Provide better instructions
Providing better instructions is a good first step towards optimizing GPT cost, and this is where most people start.
Reducing max_tokens
Here is some sample code I sent to the OpenAI API recently for my chatbot demo:
response = openai.Completion.create(
engine="text-davinci-003",
prompt=f'{full_text}',
temperature=0,
max_tokens=200,
stop=["\n\n"]
)
Notice that I set max_tokens to 200.
Initially I used a max_tokens of 500.
In addition to taking a longer time to generate the response, I also noticed that it sent back a lot of superfluous text in the reply.

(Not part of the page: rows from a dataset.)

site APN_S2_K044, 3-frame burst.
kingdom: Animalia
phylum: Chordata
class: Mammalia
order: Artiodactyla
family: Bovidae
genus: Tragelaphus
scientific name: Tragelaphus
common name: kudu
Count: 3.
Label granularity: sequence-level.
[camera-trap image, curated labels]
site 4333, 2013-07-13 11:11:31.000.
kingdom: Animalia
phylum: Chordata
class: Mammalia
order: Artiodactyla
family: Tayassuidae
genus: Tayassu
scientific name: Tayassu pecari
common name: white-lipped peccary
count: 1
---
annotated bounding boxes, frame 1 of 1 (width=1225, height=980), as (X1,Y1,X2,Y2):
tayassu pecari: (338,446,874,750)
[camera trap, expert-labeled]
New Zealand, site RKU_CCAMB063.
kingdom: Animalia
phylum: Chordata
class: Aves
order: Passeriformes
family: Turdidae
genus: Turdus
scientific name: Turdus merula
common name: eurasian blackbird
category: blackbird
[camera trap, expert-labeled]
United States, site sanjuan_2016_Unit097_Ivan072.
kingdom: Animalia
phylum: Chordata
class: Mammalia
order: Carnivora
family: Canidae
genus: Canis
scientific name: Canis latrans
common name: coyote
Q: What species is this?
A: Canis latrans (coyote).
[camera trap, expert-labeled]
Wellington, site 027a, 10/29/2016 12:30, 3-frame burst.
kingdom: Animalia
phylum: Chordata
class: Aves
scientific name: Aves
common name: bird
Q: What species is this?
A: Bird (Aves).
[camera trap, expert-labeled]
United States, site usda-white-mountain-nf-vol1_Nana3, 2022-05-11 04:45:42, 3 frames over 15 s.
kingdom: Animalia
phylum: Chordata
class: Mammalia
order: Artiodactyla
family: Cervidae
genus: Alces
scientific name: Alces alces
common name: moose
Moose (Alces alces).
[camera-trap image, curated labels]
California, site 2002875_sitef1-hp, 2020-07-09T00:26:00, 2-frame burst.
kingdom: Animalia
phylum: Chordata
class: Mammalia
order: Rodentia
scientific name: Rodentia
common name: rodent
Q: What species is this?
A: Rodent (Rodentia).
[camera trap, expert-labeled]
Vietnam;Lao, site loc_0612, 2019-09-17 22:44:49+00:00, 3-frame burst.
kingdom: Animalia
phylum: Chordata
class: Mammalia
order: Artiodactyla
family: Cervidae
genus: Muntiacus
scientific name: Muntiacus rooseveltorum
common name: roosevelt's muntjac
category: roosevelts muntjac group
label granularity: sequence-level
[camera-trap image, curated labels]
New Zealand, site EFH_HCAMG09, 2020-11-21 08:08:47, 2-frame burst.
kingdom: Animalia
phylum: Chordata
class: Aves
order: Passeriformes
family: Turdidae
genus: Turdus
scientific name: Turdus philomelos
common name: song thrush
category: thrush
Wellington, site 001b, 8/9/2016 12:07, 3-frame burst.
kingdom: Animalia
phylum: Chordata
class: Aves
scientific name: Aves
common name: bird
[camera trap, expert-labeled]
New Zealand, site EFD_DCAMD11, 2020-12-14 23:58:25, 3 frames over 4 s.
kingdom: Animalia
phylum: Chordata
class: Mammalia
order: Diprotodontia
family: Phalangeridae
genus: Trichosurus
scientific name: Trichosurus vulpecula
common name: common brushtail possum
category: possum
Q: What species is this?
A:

After tweaking with the numbers a little bit, I decided to use the value of 200, which reduced the latency a little bit, but definitely reduced the verbosity and made the final answer much better.
Ask GPT to be concise
Since GPT is good at instruction-following, you can usually get better results simply by asking GPT to be concise in its response.
The full_text variable you see above includes the following prompt:
full_text = f'''
Should I use Dialogflow ES, Dialogflow CX or the GPT API for the following use case?
Please briefly explain your reason.
{query}
'''
As you can see, I asked GPT itself to “briefly” explain its reasoning. If you replace it with some other word like detailed or descriptive, it will usually provide a much longer answer.